Similarly, in Perrone v. Johnson & Johnson, No. CV 19-00923 (FLW), 2020 WL 2060324 (D.N.J. Apr. 29, 2020), a federal district court in New Jersey held that the plaintiffs failed to satisfy the Dudenhoeffer standard. The Perrone plaintiffs claimed that the fiduciaries of the Johnson & Johnson ESOP knew for years, and particularly in the lead-up to a December 2018 Reuters article, that the company’s talc powder may contain asbestos. The plaintiffs further alleged that this information inevitably would come to light, and therefore the defendants should have made “corrective public disclosures” prior to publication of the Reuters article, which triggered a 10% drop in the company’s stock price. The district court held that such disclosures were not a viable alternative because the defendants, in their fiduciary capacity, lacked the authority to order them. Id. at 14-17. But even if the fiduciaries could have made such disclosures, the court held that the plaintiffs failed the “more harm than good” test because they did not allege “particularized facts” to support their claim that an earlier disclosure would have lessened the impact on the stock price. Id. at *19. The plaintiffs have since filed an amended complaint, and Johnson & Johnson’s motion to dismiss the amended complaint is currently pending. 

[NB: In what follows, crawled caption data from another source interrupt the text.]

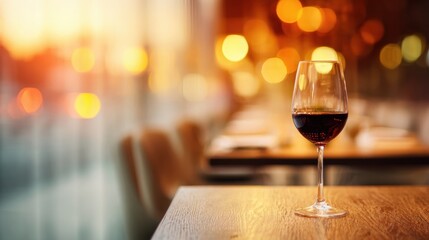 Obraz premium Red wine glass placed on wooden table during sunset in a restaurant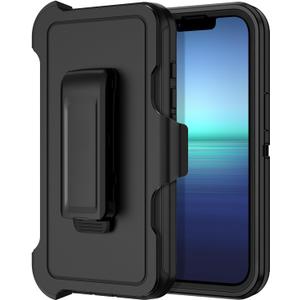 for iPhone 16e Case Shockproof Dust/Drop Proof 3-Layer Full Body Protection [Without Screen Protector] Rugged Heavy Duty Cover Case for Apple iPhone 16e 6.1" 2025,Black/Black Belt-Clip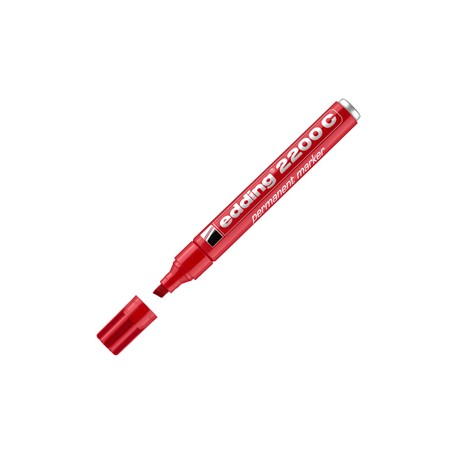 Marcatore permanente Edding 2200c - punta a scalpello - 1,5 - 5 mm - rosso  - Edding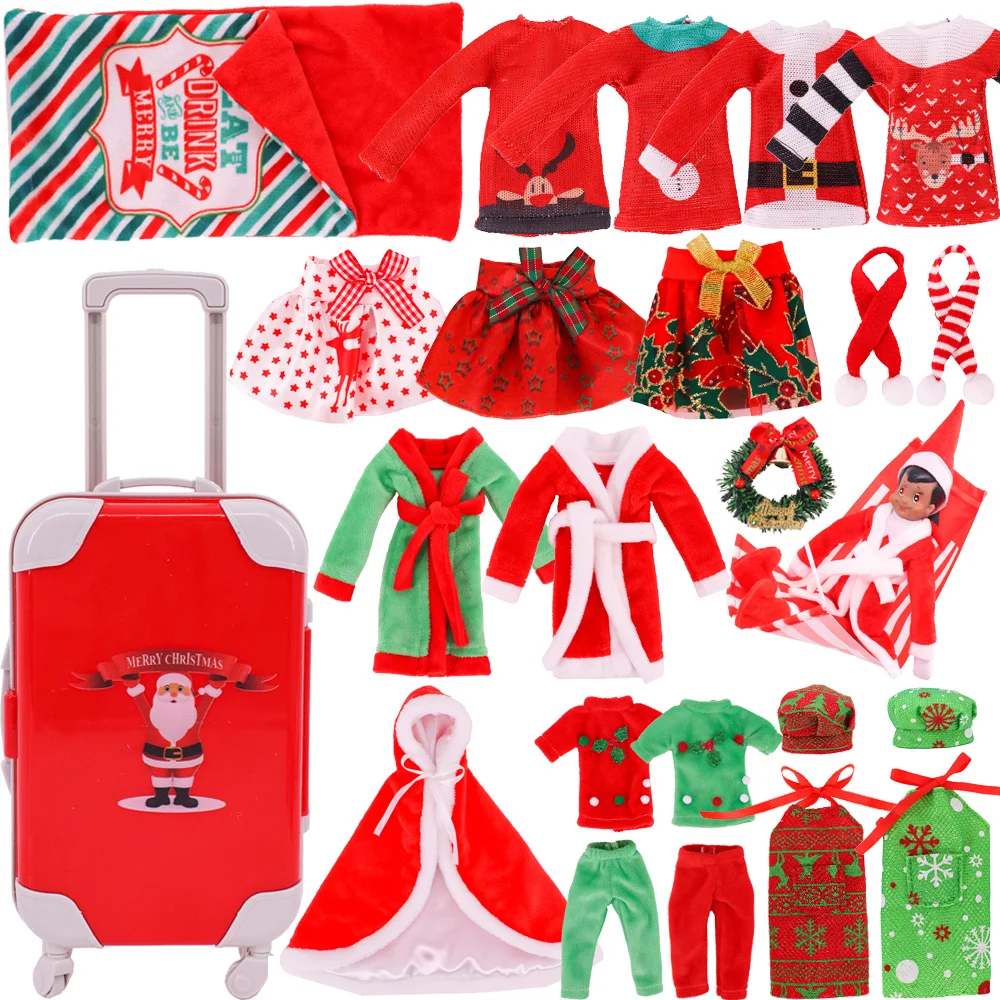 Christmas Clothes Big Elf Doll Pajamas Suitcase Dress T-shirt For Barbies Doll Accessories Sleeping Bag Cartoon Printed Sweater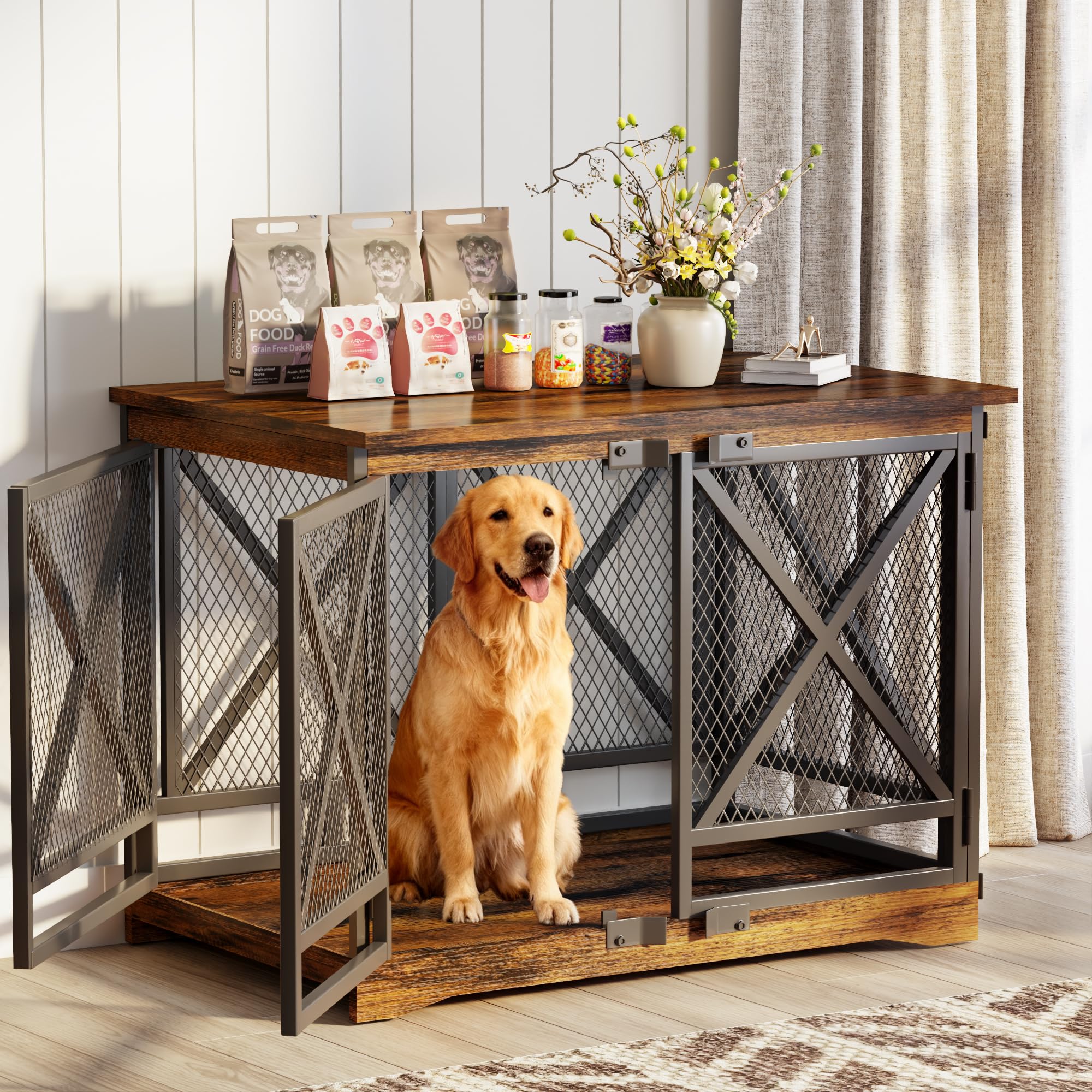 COZPAW Large Dog Crate Furniture - 48 inch Heavy Duty Dog Kennel Indoor for XLarge Breed with Double Doors, Wooden Dog Cage XL Modern Decorative End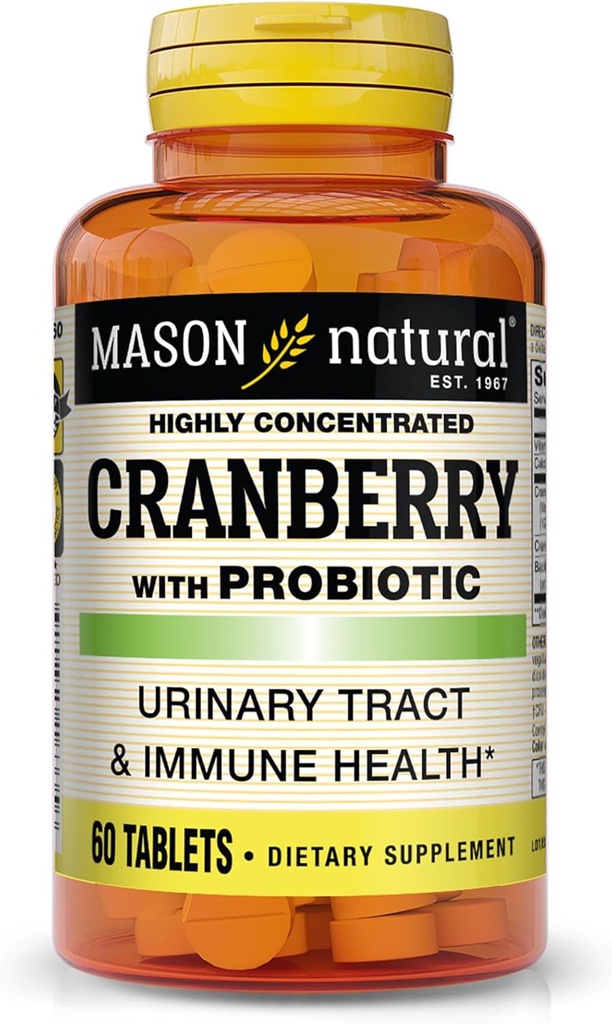 MASON NATURAL Cranberry med Probiotic, 2 Måned Supply, Meget koncentreret, Understøtter normal immunforsvar & Urinary System, 60 tabletter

Even within the Second Circuit, a district court has distinguished Jander and dismissed an ESOP duty-of-prudence claim. In Varga v. General Electric Co., No. 118CV1449GLSDJS, 2020 WL 1064809, at *3 (N.D.N.Y. Mar. 5, 2020), the plaintiffs alleged that the fiduciaries of GE’s ESOP knew or should have known that GE had under-reserved for the insurance liabilities of its subsidiaries, and that the fiduciaries should have disclosed the issue or closed the plan to additional investments. Distinguishing Jander as involving a “major triggering event” — IBM’s plan to sell the affected business unit — that made the inevitable disclosure theory plausible, the court in Varga held that the plaintiffs had failed to plausibly allege that earlier disclosure was viable under securities laws or would pass the “more harm than good” test. Id. at *4 & n.3.  

Looking Ahead

These four decisions signal that Jander remains an outlier. Other federal courts continue to distinguish — if not outright reject — Jander’s reasoning as applied to other ERISA stock-drop claims. This will be welcome news to ESOP fiduciaries who may fear an uptick in stock drop cases due to the recent market volatility caused by the COVID-19 pandemic. The reasoning of the Target, Wells Fargo, Johnson & Johnson and GE cases confirm that the Dudenhoeffer standard remains a difficult, and oftentimes impossible, bar to clear.